### Aim of the task
Can you return, word for word, the part of the Colorado child custody text from "Taking the best" to "is not binding."?

### Excerpt provided
If you have children, and you’re getting divorced, legally separated, or having your marriage annulled, Colorado courts will have to make a ruling on child custody, visitation, and what is known as “parenting rights and responsibilities,” chiefly by applying the legal principle of “the best interests of the children.” If you and your ex-spouse have an uncontested divorce the matter much easier: the court will only have to review the agreement, and if it finds that the agreement is in the best interests of the child, they will endorse it. If the divorce is contested, the court will have to make the final decision based on the evidence presented by both parties.
Taking the best interests of the children into account is not always so easy because a variety of factors must be considered, one of which is the distance between the parents’ domiciles. If the parents live in the same town or a nearby town, the relationship between the children and the parents seems solid, and neither parent appears deficient in their parental responsibilities, the judge may award joint custody so that the contact between the children and the parents remains constant and equitable. If joint custody is not an option, the court may allow for visitation rights to one parent and primary custodial rights to the other. If the child is over 12, the court may take into account which parent the child wants to live with, but their choice is not binding.

### Data excerpts
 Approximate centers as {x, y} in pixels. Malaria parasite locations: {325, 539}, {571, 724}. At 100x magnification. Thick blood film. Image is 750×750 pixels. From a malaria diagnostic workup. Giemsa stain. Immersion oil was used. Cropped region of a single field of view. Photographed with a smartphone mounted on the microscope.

==

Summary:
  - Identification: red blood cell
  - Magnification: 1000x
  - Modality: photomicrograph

### Completed exercise
Taking the best interests of the children into account is not always so easy because a variety of factors must be considered, one of which is the distance between the parents’ domiciles. If the parents live in the same town or a nearby town, the relationship between the children and the parents seems solid, and neither parent appears deficient in their parental responsibilities, the judge may award joint custody so that the contact between the children and the parents remains constant and equitable. If joint custody is not an option, the court may allow for visitation rights to one parent and primary custodial rights to the other. If the child is over 12, the court may take into account which parent the child wants to live with, but their choice is not binding.